* BEGIN *

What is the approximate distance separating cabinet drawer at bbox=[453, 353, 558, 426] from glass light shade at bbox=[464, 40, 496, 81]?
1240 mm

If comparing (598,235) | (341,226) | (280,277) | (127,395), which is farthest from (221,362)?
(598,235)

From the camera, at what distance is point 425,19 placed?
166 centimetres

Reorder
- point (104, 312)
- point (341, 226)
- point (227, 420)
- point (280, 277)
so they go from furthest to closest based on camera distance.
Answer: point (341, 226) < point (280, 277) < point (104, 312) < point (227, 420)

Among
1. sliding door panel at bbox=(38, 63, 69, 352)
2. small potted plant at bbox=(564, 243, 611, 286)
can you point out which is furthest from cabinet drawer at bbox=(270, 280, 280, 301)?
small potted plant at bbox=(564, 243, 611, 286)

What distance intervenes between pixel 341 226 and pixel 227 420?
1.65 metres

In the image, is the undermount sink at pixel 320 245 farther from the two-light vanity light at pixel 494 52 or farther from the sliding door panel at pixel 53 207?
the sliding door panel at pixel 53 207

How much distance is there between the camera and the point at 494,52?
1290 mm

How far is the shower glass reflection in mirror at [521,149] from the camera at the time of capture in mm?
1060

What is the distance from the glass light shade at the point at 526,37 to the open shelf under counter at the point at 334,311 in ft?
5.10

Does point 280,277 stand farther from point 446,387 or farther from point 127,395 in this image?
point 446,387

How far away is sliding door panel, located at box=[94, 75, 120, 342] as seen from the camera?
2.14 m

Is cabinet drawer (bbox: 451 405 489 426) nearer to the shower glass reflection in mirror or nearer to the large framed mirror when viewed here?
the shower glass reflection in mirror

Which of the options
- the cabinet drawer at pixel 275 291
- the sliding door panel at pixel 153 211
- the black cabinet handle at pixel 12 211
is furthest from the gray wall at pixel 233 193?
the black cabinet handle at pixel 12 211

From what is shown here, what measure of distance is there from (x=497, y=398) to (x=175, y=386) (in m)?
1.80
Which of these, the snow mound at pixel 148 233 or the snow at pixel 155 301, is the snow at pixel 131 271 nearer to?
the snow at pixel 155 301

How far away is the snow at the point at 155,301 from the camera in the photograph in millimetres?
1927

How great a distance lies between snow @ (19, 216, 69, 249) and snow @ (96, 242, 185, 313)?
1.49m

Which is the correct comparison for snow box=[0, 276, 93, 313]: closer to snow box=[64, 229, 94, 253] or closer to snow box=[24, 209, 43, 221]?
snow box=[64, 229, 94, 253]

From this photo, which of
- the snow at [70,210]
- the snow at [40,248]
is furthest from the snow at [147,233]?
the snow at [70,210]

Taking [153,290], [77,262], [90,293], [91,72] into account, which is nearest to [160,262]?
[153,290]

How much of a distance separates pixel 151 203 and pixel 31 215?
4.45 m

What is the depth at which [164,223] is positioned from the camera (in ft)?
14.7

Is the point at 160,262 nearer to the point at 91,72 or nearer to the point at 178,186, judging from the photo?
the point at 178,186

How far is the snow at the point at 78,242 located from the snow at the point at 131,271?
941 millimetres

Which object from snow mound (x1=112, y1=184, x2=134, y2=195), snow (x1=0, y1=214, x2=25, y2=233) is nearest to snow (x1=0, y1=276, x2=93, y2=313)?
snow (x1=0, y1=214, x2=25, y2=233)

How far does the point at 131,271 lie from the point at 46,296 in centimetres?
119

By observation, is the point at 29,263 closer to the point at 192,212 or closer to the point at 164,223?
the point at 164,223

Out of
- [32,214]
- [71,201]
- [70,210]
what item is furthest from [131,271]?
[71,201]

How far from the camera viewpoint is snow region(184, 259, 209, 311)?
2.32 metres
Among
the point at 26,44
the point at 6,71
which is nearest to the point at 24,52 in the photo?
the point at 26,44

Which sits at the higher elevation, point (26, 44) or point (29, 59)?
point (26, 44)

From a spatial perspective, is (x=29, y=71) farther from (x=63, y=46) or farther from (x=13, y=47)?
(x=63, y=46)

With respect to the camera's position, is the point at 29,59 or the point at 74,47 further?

* END *

**Request:**
Restate each of the entries above verbatim.

**Exercise result:**
What is the approximate distance separating cabinet drawer at bbox=[453, 353, 558, 426] from glass light shade at bbox=[464, 40, 496, 81]?
1240 mm

If comparing (598,235) | (341,226) | (280,277) | (127,395), which is farthest from (221,362)?
(598,235)

From the camera, at what distance is point 425,19 placed?
166 centimetres

Reorder
- point (104, 312)
- point (341, 226)
- point (227, 420)
- point (280, 277)
so they go from furthest to closest based on camera distance.
Answer: point (341, 226) < point (280, 277) < point (104, 312) < point (227, 420)

Among
1. sliding door panel at bbox=(38, 63, 69, 352)
2. small potted plant at bbox=(564, 243, 611, 286)
can you point out which is furthest from cabinet drawer at bbox=(270, 280, 280, 301)?
small potted plant at bbox=(564, 243, 611, 286)

What distance intervenes between pixel 341 226 and pixel 227 420?
1.65 metres

In the image, is the undermount sink at pixel 320 245 farther from the two-light vanity light at pixel 494 52 or farther from the sliding door panel at pixel 53 207?
the sliding door panel at pixel 53 207

How much distance is there between the camera and the point at 494,52?
1290 mm

How far is the shower glass reflection in mirror at [521,149] from the camera at the time of capture in mm?
1060

What is the distance from the glass light shade at the point at 526,37 to the open shelf under counter at the point at 334,311 in ft?
5.10

Does point 280,277 stand farther from point 446,387 or farther from point 127,395 in this image?
point 446,387

How far away is sliding door panel, located at box=[94, 75, 120, 342] as seen from the camera?
2.14 m

Is cabinet drawer (bbox: 451 405 489 426) nearer to the shower glass reflection in mirror or nearer to the large framed mirror when viewed here?
the shower glass reflection in mirror

Which of the options
- the cabinet drawer at pixel 275 291
- the sliding door panel at pixel 153 211
- the black cabinet handle at pixel 12 211
is furthest from the gray wall at pixel 233 193?
the black cabinet handle at pixel 12 211

From what is shown here, what measure of distance is there from (x=497, y=398) to (x=175, y=386) (in m)?
1.80
Which of these, the snow mound at pixel 148 233 or the snow at pixel 155 301, is the snow at pixel 131 271 nearer to?
the snow at pixel 155 301

How far away is the snow at the point at 155,301 from the camera in the photograph in millimetres?
1927

How great a distance lies between snow @ (19, 216, 69, 249) and snow @ (96, 242, 185, 313)?
1.49m

Which is the correct comparison for snow box=[0, 276, 93, 313]: closer to snow box=[64, 229, 94, 253] or closer to snow box=[24, 209, 43, 221]?
snow box=[64, 229, 94, 253]

From this photo, which of
- the snow at [70,210]
- the snow at [40,248]
is furthest from the snow at [147,233]?
the snow at [70,210]

Taking [153,290], [77,262], [90,293], [91,72] into account, which is nearest to [160,262]?
[153,290]

How much of a distance separates pixel 151 203 and pixel 31 215?
4.45 m

What is the depth at which [164,223] is positioned from the camera (in ft)?
14.7

Is the point at 160,262 nearer to the point at 91,72 or nearer to the point at 178,186, judging from the photo?
the point at 178,186

How far is the snow at the point at 78,242 located from the snow at the point at 131,271?
941 millimetres

Which object from snow mound (x1=112, y1=184, x2=134, y2=195), snow (x1=0, y1=214, x2=25, y2=233) is nearest to snow (x1=0, y1=276, x2=93, y2=313)?
snow (x1=0, y1=214, x2=25, y2=233)

How far does the point at 131,271 lie from the point at 46,296 in centimetres?
119

By observation, is the point at 29,263 closer to the point at 192,212 or closer to the point at 164,223?
the point at 164,223

Out of
- [32,214]
- [71,201]
- [70,210]
what item is furthest from [131,271]?
[71,201]

How far from the camera viewpoint is snow region(184, 259, 209, 311)?
2.32 metres
Among
the point at 26,44
the point at 6,71
which is nearest to the point at 24,52 in the photo?
the point at 26,44

Which sits at the higher elevation, point (26, 44) or point (29, 59)?
point (26, 44)

From a spatial perspective, is (x=29, y=71) farther from (x=63, y=46) or farther from (x=13, y=47)?
(x=63, y=46)

With respect to the camera's position, is the point at 29,59 or the point at 74,47 further?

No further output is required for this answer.